5 stars out of 5!
“I’ve found that there are two ways people react to suffering. They either run to God or run away from him."
Mike Dellosso, best known for writing Christian horror novels, switches genres and the result is an emotional roller coaster that focuses on suffering, grief, and ultimately redemption. I cannot tell you how many times I felt on the precipice of tears with this book. Like one of my favorites, Charles Martin, Dellosso pens many, many lines in this book that hits you like a gut punch, causing you to feel the raw pain and emotion of the book's characters. While Dellosso often writes in a quick, no-filler style, he makes the most of less is more and somehow deliver more emotion and impact than most authors out there. "A Million Miles From Home" is one of those books that will stay with you for many years and many miles to come.

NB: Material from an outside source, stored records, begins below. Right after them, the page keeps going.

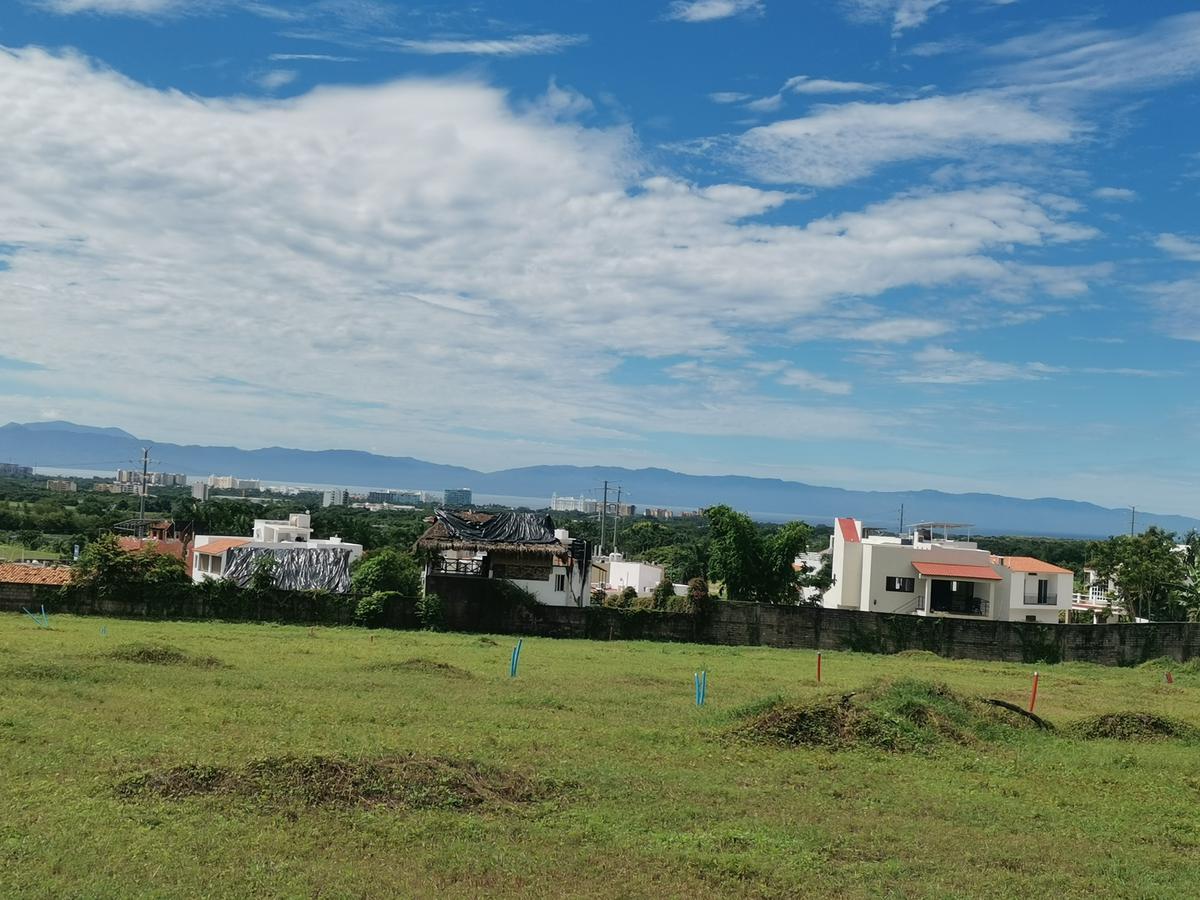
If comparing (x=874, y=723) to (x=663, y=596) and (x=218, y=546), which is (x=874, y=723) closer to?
(x=663, y=596)

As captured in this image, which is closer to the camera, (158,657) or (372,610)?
(158,657)

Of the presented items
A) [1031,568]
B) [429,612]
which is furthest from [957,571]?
[429,612]

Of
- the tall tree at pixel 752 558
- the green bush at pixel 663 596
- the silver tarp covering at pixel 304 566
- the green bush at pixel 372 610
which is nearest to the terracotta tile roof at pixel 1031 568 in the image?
the tall tree at pixel 752 558

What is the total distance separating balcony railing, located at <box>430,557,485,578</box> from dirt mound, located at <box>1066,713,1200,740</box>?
87.2 feet

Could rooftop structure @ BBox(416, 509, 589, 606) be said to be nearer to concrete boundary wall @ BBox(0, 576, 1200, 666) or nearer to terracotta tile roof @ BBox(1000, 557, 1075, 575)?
concrete boundary wall @ BBox(0, 576, 1200, 666)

One of the things that impacted me so immensely was the relationships in this book. First, the relationship between Ben and his daughter Elizabeth Grace, whom he calls Lizzy. I will admit I might have been impacted more than the average reader with this because I have a young daughter named Grace Elizabeth! *A quick side note, I am simultaneously reading Tim Downs' Head Game about father who loses his wife and has a daughter named Grace, so it's been a rough, emotional week of reading for me!* The love, the pain, the joy, the sorrow between Ben and Lizzy felt so real that I definitely feel like Dellosso wrote their parts perfectly. Along the same lines, the love between Ben and his wife Annie was special and again, the grief was evident and portrayed well by Dellosso. He did a stellar job writing about Ben's father and I liked the redemption aspect of it as well as Ben's journey of self-discovery with that relationship.
But one of my favorite relationships in the book, and one I wish was explored a little more after Ben's move back to North Carolina, was between Ben and Tom. They had this wonderful back and forth friendship where Tom provided both a physical and emotional shoulder for Ben and his family to lean on, always providing words and encouragement. The character reminded me a little of Big-Big in Charles Martin's masterpiece "Long Way Gone." One the phrases of Tom that really stuck with me dealt with Ben's anger toward God about the loss of his wife. "I think God is a big enough God that he can take a little rantin’ and ravin’ from us. He knows your heart, son, and he loves you more than you could ever love him back. He knows this is somethin’ you’re gonna need to wrestle with a bit. You just keep on wrestlin’, you hear? Can’t promise you’ll get your answer but it’s in the wrestling that we learn to surrender.” And it's in these words that Ben's journey ultimately lies. How to go from blaming and being angry to God to turning to God, even when we don't or can't understand. Because there are two ways that we react to suffering...we either run to God or run away from him.